The second index we use is structure similarity index (SSIM), the formula of which is described in Eq. (10):

(10)$$SSI{M_k} = \frac{{(2\mu (R{S_k}) \cdot \mu (G{T_k}) + 0.01) \cdot (2\sigma (R{S_k},G{T_k}) + 0.03)}}{{(\mu {{(R{S_k})}^2} + \mu {{(G{T_k})}^2} + 0.01) \cdot (\sigma (R{S_k},R{S_k}) + \sigma (R{S_k},R{S_k}) + 0.03)}}$$

where $\mu $ is the mean value operation and $\sigma $ is the co-variance operation. $R{S_k}$ denotes the kth band of $RS$. $SSI{M_k}$ is the SSIM value of band k. The mean value of SSIM of all bands serves as the final SSIM. The higher SSIM indicates the better result.

The third index is correlation coefficient (CC). The formula of CC is described as Eq. (11):

(11)$$CC = \frac{{\sum\limits_{i = 1}^W {\sum\limits_{j = 1}^H {\sum\limits_{k = 1}^C {(R{S_{ijk}} - \mu (RS)) \cdot (G{T_{ijk}} - \mu (GT))} } } }}{{\sqrt {\sum\limits_{i = 1}^W {\sum\limits_{j = 1}^H {\sum\limits_{k = 1}^C {{{(R{S_{ijk}} - \mu (RS))}^2} \cdot {{(G{T_{ijk}} - \mu (GT))}^2}} } } } }}$$

A higher CC indicates a better result.

The fourth evaluation index is spectral angle mapper (SAM), whose formula is described as Eq. (12):

(12)$$SAM = {\cos ^{ - 1}}(\frac{{\mathop {R{S_{ij}}}\limits^ \to \cdot \mathop {G{T_{ij}}}\limits^ \to }}{{||\mathop {R{S_{ij}}}\limits^ \to ||\cdot ||\mathop {G{T_{ij}}}\limits^ \to ||}})$$

For SAM, a lower score indicates more accurate spectral information.

4.2 Simulation experiments

4.2.1 Landsat-8 simulation experiments

In this experiment, we crop 10 pairs of patches from ${t_1}$ and ${t_2}$ as our testing images. All images have the size of 256*256. For the sake of simplification, only the second, third and fourth bands are chosen for the experiment. The spatial resolution of images is 30m.

Figure 2 shows the simulation results of Landsat-8 images. Figure 2(a-b) displays the simulated cloudy image and the reference multitemporal image. Figure 2(c-e) are respectively results of WLR, MNSPI, and our method. Figure 2(f) presents the ground truth image. We magnify an area, which is a river, from the results for further evaluation. It can be seen from the magnified area that WLR and MNPSI just clone the spectral information from ${O_2}$ to cloud area of ${O_1}$, causing the spectral distortion of the magnified area. However, compared with two other methods, the proposed method can obtain results with the most similar spectral information in the river area with ground truth image, indicating that the proposed method does not just clone the information from ${O_2}$. Quantitative evaluation results are listed in Table 2. We mark the evaluation results with the best score in bald. The proposed method outperforms other methods by a large extent in terms of all four indices.

Spatial reasoning question data

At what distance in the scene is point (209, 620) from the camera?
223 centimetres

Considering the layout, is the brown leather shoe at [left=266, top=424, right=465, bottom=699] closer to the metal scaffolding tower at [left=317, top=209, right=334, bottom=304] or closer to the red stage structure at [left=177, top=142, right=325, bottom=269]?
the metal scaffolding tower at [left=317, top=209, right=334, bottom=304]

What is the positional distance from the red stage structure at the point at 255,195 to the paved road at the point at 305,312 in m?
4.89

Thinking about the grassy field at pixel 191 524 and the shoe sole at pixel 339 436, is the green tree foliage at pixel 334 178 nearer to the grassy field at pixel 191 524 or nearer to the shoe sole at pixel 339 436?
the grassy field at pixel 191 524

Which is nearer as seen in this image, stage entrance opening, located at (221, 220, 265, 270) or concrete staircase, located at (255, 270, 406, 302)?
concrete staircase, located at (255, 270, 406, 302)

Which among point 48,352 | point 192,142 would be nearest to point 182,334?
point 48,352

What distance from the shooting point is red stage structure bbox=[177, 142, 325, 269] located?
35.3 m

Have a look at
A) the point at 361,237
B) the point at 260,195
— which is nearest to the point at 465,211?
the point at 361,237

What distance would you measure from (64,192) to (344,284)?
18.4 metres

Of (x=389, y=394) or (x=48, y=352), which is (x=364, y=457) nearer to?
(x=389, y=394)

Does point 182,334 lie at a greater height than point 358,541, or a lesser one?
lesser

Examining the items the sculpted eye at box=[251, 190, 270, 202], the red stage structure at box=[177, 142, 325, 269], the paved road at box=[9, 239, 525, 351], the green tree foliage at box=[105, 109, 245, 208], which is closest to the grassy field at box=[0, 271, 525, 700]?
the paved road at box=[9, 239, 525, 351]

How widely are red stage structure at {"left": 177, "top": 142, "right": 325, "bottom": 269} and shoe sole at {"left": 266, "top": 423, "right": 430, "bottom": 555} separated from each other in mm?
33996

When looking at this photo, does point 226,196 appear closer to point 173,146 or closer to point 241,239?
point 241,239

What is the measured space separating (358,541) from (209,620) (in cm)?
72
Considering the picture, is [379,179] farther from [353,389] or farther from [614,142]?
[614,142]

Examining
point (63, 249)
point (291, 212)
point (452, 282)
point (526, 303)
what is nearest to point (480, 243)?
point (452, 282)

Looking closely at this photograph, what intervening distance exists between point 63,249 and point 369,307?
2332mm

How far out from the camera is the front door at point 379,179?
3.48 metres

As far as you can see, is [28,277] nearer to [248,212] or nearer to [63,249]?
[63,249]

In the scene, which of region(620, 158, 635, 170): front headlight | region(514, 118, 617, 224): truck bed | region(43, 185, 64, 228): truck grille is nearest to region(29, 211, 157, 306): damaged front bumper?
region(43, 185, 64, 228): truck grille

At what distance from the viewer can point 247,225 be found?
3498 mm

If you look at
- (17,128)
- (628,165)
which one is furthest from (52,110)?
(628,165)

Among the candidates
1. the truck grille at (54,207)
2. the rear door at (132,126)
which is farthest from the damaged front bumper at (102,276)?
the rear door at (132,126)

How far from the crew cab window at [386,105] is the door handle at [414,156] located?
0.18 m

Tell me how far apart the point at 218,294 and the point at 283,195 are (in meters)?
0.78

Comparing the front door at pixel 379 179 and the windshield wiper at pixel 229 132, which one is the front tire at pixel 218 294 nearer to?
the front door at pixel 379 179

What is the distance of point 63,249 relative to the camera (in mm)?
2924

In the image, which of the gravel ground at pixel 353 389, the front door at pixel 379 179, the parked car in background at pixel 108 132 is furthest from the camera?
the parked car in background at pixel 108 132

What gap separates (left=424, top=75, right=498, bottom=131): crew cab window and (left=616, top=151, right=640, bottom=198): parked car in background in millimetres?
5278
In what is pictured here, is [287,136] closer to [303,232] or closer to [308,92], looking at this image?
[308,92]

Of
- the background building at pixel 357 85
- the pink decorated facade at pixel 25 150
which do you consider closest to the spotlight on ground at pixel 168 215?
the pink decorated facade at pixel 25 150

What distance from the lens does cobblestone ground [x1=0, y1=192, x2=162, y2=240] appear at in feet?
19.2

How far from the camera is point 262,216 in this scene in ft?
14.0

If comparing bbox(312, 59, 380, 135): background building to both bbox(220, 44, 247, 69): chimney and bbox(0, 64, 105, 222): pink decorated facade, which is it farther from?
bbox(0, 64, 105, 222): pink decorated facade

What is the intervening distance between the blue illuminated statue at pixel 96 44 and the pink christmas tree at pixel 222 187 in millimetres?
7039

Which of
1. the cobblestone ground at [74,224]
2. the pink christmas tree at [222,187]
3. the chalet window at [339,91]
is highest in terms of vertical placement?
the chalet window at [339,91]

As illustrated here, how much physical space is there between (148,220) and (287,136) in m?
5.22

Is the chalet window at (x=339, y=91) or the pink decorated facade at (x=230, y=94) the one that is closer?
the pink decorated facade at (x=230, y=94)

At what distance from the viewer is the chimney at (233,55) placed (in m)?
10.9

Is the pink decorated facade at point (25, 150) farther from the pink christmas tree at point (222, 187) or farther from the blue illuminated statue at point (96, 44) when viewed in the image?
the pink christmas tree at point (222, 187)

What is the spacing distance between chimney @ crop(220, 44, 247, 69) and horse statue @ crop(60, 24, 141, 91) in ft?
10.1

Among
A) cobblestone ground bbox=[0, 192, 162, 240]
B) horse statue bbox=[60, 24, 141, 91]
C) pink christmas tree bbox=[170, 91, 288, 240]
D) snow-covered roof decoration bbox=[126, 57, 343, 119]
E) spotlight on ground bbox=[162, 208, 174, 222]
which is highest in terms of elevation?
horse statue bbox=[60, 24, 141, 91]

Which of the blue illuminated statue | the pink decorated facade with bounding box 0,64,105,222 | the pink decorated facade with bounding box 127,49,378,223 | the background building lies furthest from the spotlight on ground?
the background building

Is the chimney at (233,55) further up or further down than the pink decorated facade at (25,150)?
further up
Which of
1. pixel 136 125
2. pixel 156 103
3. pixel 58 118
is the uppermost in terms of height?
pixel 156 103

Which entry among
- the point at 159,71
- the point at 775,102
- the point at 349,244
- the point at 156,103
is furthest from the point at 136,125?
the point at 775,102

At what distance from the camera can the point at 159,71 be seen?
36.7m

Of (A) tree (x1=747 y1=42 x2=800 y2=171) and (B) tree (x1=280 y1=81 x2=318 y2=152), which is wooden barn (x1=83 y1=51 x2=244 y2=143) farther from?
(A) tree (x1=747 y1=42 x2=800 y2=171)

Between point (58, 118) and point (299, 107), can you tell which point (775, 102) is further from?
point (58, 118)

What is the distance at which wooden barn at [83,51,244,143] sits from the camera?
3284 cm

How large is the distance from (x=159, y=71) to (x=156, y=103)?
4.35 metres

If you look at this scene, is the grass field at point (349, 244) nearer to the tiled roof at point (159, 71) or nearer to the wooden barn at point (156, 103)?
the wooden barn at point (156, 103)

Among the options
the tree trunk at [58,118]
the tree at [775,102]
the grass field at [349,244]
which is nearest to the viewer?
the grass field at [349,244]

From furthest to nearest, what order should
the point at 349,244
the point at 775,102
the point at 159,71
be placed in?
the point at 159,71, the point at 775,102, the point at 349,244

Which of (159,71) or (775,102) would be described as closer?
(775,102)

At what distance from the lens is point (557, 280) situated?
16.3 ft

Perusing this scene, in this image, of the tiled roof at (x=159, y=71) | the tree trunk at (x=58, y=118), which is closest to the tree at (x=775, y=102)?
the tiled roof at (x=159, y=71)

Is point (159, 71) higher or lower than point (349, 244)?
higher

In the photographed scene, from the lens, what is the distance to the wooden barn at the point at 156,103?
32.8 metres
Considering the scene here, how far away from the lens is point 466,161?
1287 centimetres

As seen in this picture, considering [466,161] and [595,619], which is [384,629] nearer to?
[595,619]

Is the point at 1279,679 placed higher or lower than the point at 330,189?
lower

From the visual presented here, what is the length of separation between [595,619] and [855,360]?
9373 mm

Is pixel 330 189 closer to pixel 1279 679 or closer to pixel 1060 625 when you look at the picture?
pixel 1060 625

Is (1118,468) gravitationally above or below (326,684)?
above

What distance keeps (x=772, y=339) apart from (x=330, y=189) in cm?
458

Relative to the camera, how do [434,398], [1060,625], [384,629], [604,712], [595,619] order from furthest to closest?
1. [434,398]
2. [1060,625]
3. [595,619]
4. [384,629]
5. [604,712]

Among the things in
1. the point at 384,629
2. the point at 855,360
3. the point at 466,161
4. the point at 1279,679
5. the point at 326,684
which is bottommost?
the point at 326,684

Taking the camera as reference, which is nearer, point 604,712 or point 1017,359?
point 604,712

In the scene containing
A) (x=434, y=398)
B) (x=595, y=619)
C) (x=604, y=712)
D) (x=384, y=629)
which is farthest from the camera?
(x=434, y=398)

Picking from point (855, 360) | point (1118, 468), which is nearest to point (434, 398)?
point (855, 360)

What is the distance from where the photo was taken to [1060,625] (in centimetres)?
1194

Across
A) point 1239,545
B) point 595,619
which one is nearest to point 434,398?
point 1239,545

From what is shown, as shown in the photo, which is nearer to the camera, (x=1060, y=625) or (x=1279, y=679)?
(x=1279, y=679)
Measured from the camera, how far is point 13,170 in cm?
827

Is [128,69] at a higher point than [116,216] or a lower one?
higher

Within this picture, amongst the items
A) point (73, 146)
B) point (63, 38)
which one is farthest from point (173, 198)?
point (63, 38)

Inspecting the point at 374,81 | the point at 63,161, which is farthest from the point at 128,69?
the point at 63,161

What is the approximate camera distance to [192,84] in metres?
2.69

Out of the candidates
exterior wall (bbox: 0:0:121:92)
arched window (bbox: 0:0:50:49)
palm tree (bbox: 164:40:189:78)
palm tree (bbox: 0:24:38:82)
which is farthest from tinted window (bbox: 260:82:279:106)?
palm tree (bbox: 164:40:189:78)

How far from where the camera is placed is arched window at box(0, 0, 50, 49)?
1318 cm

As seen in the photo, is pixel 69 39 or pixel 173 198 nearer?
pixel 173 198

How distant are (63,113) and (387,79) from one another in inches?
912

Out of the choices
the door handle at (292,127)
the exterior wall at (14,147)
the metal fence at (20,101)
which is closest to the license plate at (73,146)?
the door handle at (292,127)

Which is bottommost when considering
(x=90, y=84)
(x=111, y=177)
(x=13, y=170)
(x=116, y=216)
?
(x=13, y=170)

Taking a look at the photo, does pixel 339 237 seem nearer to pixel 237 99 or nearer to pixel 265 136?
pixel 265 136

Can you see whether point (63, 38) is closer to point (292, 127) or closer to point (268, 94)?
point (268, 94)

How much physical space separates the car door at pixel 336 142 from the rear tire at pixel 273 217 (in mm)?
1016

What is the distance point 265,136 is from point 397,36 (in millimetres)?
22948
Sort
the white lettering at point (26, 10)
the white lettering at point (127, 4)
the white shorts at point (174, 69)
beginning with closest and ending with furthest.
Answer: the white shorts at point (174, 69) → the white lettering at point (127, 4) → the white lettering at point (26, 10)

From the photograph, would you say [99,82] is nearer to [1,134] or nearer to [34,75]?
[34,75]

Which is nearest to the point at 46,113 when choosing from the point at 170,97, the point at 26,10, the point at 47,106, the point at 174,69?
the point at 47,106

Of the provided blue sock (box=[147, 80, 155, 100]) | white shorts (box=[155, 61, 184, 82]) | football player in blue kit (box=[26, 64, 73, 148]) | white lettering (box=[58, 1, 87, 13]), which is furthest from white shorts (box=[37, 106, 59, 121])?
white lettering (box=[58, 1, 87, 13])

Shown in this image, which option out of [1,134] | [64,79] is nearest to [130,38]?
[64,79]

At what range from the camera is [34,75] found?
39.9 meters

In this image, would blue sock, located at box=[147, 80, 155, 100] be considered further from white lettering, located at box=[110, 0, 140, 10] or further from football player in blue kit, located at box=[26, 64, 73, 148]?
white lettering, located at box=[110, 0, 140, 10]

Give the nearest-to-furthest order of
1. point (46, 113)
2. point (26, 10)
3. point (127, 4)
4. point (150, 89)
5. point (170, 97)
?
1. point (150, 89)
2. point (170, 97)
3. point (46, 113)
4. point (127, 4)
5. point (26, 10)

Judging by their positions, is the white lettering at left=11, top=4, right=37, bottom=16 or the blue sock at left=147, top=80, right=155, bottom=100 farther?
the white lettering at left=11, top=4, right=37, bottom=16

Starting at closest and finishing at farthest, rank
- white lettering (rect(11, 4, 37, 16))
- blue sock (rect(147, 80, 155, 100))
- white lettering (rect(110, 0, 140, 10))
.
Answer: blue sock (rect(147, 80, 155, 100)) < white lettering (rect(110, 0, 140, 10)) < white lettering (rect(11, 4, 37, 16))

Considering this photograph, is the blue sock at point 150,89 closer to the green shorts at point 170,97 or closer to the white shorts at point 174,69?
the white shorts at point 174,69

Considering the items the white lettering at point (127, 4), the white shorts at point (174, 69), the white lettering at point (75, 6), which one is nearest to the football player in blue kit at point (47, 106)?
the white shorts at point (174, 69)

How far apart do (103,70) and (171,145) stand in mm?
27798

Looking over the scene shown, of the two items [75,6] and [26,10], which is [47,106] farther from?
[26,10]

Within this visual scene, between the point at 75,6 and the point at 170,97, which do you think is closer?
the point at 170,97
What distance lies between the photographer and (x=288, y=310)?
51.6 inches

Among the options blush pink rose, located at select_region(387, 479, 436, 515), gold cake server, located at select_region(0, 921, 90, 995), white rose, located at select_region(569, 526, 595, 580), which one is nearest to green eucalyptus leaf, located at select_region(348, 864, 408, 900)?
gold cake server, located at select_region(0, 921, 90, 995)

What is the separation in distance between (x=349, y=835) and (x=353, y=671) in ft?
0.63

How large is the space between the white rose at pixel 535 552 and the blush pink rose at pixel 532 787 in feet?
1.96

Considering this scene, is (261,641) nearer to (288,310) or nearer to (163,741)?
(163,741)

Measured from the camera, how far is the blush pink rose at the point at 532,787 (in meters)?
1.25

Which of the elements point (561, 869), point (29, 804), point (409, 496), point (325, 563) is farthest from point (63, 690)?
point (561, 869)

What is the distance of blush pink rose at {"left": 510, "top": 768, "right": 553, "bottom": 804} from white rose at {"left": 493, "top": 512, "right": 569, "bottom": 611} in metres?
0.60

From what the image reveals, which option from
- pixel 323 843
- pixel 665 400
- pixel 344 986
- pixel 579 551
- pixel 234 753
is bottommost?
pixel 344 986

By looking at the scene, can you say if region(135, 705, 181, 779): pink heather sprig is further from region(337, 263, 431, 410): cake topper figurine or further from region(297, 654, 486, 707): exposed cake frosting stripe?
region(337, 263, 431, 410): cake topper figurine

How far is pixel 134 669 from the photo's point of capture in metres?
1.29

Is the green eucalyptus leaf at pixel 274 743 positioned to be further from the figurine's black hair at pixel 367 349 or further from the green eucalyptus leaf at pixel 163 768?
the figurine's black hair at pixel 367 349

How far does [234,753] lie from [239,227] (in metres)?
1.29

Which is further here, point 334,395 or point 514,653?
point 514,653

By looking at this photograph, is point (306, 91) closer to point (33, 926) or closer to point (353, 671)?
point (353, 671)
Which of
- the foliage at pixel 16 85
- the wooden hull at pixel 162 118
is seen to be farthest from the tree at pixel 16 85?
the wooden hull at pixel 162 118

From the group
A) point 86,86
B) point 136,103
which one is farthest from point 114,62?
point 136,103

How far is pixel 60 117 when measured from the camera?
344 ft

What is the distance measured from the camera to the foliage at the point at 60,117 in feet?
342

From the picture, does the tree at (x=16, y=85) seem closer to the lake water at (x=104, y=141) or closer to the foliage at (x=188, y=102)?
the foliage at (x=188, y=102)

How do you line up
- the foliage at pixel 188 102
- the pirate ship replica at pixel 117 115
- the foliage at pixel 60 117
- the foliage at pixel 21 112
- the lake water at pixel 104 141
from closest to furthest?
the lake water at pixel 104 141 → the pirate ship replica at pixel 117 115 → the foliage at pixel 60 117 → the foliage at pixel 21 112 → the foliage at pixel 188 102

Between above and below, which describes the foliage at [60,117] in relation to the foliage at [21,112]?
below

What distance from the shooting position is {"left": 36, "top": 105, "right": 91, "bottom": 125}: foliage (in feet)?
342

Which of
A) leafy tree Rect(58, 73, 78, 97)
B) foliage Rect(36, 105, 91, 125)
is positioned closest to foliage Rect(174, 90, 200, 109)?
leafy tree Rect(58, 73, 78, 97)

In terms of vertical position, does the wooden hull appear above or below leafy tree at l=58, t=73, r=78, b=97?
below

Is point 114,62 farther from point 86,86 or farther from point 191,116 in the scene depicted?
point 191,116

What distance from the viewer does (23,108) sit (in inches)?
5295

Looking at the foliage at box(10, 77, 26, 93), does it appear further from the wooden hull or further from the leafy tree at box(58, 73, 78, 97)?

GOAL 1:
Answer these questions using the passage on evaluation indices:
(a) In the Landsat-8 simulation experiment, what size are all the images?
(b) For SAM, does a lower or a higher score indicate more accurate spectral information?
(c) What serves as the final SSIM?
GOAL 2:
Can you retype the stretch of the passage on evaluation indices from "A higher CC" through "images is 30m."?

FINAL ANSWER 1:
(a) 256*256
(b) A lower score
(c) The mean value of SSIM of all bands

FINAL ANSWER 2:
A higher CC indicates a better result.

The fourth evaluation index is spectral angle mapper (SAM), whose formula is described as Eq. (12):

(12)$$SAM = {\cos ^{ - 1}}(\frac{{\mathop {R{S_{ij}}}\limits^ \to \cdot \mathop {G{T_{ij}}}\limits^ \to }}{{||\mathop {R{S_{ij}}}\limits^ \to ||\cdot ||\mathop {G{T_{ij}}}\limits^ \to ||}})$$

For SAM, a lower score indicates more accurate spectral information.

4.2 Simulation experiments

4.2.1 Landsat-8 simulation experiments

In this experiment, we crop 10 pairs of patches from ${t_1}$ and ${t_2}$ as our testing images. All images have the size of 256*256. For the sake of simplification, only the second, third and fourth bands are chosen for the experiment. The spatial resolution of images is 30m.